Auf den nassen Streuwiesen im Chiemgau rings um den Chiemsee und im weiteren Alpenvorland sticht die Trollblume (Trollius europaeus) im Mai mit ihren dottergelben Blüten schon aus der Ferne ins Auge. Seltener kann man die Blüten auch im Herbst entdecken – so gerade derzeit im Oktober 2023.

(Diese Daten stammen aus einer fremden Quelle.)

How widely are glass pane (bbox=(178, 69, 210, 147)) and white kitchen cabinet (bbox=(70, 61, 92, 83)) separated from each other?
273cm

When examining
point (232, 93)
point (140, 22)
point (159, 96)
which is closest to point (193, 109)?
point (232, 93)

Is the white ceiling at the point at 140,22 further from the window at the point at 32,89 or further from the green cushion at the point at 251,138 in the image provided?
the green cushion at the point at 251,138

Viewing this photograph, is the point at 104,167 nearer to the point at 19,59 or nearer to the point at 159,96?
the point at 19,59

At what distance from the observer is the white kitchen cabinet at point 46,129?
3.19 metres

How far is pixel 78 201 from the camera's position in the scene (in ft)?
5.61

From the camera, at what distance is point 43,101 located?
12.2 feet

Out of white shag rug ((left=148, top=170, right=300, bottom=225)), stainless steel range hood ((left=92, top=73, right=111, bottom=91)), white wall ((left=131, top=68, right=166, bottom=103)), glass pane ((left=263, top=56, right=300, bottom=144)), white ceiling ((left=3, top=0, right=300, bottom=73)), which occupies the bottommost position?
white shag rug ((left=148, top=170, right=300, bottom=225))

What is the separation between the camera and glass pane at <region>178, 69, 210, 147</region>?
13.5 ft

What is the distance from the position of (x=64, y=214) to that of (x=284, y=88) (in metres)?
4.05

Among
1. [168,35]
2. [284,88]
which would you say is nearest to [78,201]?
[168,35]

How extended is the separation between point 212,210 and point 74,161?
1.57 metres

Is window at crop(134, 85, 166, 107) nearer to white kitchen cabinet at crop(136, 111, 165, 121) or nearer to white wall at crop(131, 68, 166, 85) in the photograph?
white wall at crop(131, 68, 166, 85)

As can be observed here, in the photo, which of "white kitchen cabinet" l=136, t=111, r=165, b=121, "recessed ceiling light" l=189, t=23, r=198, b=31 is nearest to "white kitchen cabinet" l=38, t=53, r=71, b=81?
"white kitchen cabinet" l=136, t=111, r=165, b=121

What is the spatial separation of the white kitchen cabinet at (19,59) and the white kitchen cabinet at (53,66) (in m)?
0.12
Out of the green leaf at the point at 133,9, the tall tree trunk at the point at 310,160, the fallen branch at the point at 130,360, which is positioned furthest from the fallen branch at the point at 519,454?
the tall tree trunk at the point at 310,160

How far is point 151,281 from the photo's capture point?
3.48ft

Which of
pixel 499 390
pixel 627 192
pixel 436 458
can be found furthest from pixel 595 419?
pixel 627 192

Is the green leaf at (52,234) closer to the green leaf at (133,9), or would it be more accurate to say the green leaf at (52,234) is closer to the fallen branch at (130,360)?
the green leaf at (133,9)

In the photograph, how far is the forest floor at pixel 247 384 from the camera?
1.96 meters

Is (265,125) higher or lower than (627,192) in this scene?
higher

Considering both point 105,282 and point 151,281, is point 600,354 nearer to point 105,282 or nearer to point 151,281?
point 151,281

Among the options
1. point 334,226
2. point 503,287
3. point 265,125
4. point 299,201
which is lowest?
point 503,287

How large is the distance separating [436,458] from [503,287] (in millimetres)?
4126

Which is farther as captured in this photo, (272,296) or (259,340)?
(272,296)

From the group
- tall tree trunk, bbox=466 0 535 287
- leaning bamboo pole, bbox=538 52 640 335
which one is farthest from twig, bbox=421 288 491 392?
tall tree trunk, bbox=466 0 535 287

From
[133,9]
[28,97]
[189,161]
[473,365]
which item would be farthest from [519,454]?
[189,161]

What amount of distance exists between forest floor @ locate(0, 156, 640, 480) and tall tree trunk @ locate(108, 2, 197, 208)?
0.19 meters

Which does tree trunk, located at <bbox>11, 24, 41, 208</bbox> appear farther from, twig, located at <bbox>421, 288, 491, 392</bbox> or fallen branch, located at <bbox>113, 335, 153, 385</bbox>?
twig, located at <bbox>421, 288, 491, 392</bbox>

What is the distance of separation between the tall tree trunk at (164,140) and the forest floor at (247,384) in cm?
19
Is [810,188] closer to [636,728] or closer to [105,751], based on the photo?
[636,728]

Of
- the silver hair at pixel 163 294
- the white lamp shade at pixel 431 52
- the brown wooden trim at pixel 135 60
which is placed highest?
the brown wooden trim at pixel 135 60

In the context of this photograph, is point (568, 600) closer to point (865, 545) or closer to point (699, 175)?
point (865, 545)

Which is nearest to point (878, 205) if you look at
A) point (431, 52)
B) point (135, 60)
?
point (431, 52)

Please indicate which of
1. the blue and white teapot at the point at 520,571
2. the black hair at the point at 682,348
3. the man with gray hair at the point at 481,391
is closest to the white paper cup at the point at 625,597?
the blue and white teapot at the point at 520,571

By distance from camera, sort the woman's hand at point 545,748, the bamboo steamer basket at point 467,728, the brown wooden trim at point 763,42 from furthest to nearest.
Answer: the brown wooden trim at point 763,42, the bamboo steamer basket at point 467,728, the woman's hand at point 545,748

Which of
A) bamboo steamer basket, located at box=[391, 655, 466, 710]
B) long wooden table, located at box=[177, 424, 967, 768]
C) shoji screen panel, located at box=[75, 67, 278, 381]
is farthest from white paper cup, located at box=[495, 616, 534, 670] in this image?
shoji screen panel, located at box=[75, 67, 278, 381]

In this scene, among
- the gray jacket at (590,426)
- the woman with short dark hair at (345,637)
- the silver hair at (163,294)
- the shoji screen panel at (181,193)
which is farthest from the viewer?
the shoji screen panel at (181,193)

Das ist nicht völlig ungewöhnlich. Außerhalb der Tropen stehen Pflanzen in der Regel mehrere äußere Faktoren „zur Verfügung“, anhand derer sie feststellen, welche Jahreszeit gerade ist. Das könnte die Regenmenge sein wie im Mittelmeergebiet, wo es nach einem in der Regel regenarmen Sommer im Herbst deutlich feuchter wird (trifft definitiv nicht auf den Chiemgau zu), die Temperatur oder eine zunehmende bzw. abnehmende Tageslänge.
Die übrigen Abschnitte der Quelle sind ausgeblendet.